Sans oublier l’ingrédient vital dans toute organisation horizontale : la confiance. Chez Makesense, où l’on vante l’adoption réussie du modèle de l’entreprise libérée, elle est le fruit d’un « travail collectif sur les valeurs et la raison d’être ». Les salariés ont également été formés à la « communication emphatique pour que chacun puisse développer ses capacités d’écoute de soi-même et des autres et être ouvert à l’autre sans présupposés ni préjugés  ». Un mode de fonctionnement qui intègre sans peine les valeurs dites « féminines » (telles qu’elles sont définies de manière stéréotypée par l’inconscient collectif) : écoute, bienveillance, intelligence émotionnelle…
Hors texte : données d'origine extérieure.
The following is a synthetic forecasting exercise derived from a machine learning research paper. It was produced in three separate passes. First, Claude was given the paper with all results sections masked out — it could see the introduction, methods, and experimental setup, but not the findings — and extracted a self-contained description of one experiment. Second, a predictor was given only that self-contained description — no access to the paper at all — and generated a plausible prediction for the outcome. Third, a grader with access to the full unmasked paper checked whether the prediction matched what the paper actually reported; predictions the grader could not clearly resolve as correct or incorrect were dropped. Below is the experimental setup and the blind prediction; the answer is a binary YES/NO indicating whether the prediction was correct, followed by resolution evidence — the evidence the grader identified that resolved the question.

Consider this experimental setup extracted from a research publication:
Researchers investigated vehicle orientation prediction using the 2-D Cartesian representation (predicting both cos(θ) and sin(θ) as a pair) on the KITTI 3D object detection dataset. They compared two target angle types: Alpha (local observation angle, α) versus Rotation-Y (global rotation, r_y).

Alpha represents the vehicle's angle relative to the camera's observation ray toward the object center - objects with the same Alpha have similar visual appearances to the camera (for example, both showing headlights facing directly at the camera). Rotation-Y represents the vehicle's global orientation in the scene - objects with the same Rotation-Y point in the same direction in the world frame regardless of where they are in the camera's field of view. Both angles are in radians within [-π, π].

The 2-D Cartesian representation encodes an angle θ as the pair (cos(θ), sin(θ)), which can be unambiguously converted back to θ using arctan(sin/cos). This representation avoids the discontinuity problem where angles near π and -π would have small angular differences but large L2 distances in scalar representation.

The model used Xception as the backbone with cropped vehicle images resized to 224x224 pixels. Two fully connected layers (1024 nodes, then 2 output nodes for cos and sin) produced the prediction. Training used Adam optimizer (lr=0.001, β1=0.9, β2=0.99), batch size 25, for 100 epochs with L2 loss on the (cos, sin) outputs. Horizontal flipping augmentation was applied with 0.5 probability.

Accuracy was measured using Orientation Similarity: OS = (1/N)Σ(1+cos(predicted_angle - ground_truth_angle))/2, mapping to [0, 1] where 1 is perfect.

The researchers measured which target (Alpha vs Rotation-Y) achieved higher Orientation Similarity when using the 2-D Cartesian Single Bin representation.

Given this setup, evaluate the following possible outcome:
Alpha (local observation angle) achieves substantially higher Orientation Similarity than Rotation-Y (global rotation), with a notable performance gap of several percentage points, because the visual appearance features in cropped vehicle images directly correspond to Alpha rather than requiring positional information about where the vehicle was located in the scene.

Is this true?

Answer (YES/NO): NO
Demain, tous co-décisionnaires ? Vers une redistribution des pouvoirs.

Nul doute que les modes de gouvernance participative sauront encore évoluer dans le sens d’une meilleure répartition des rôles. Le futur est aux « co » : co-construction, co-responsabilités… À l’heure du numérique, les stratégies se co-élaborent par écrans interposés en réunissant des audiences toujours plus vastes et hybrides autour de valeurs fortes. Dès 2019, Decathlon a ainsi impliqué l’ensemble de son écosystème pour imaginer sa vision à l’horizon 2030 via une plateforme collaborative : passionnés de sports, clients, collaborateurs, partenaires, fournisseurs, responsables associatifs… tous réunis dans un vaste exercice d’intelligence collective dans lequel l’engagement écologique et social a occupé une place de choix. En 5 semaines, pas moins de 30 défis d’avenir et 160 pistes de solutions ont été identifiés.